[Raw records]
"""

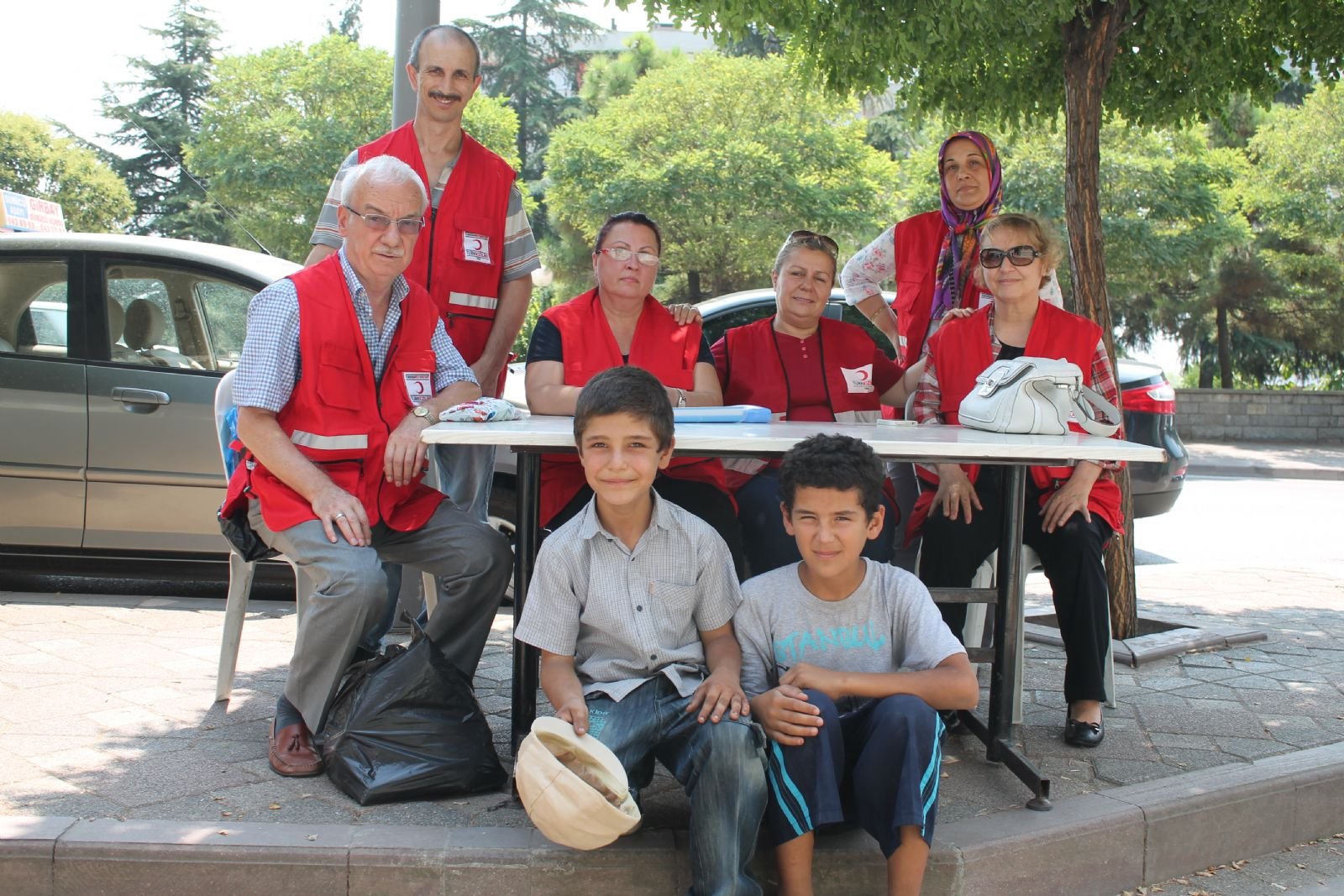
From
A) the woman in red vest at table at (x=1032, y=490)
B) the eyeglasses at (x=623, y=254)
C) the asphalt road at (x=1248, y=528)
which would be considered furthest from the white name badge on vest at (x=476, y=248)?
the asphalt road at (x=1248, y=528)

"""
"""

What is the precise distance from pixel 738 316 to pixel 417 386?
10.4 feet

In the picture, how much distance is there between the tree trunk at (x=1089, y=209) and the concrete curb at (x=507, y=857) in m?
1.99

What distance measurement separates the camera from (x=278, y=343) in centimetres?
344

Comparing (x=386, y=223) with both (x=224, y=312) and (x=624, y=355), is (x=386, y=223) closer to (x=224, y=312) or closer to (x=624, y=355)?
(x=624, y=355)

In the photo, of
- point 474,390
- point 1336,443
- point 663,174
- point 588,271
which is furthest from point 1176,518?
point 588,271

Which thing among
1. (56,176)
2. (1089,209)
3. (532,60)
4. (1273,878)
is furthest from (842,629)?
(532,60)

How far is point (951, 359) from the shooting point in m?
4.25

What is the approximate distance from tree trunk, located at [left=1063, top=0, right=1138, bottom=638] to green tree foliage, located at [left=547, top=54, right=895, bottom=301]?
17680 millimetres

"""

■ **Stated exercise**:
Recast the data from the line with "Which thing among" up to and including the line with "17680 millimetres" as a numbered list, leaving out blank lines.

■ **Output for this exercise**:
1. Which thing among
2. 1. (56,176)
3. 2. (1089,209)
4. 3. (532,60)
5. 4. (1273,878)
6. is furthest from (842,629)?
7. (532,60)
8. How far is point (951, 359) from the shooting point in m?
9. 4.25
10. What is the approximate distance from tree trunk, located at [left=1063, top=0, right=1138, bottom=638] to green tree foliage, located at [left=547, top=54, right=895, bottom=301]?
11. 17680 millimetres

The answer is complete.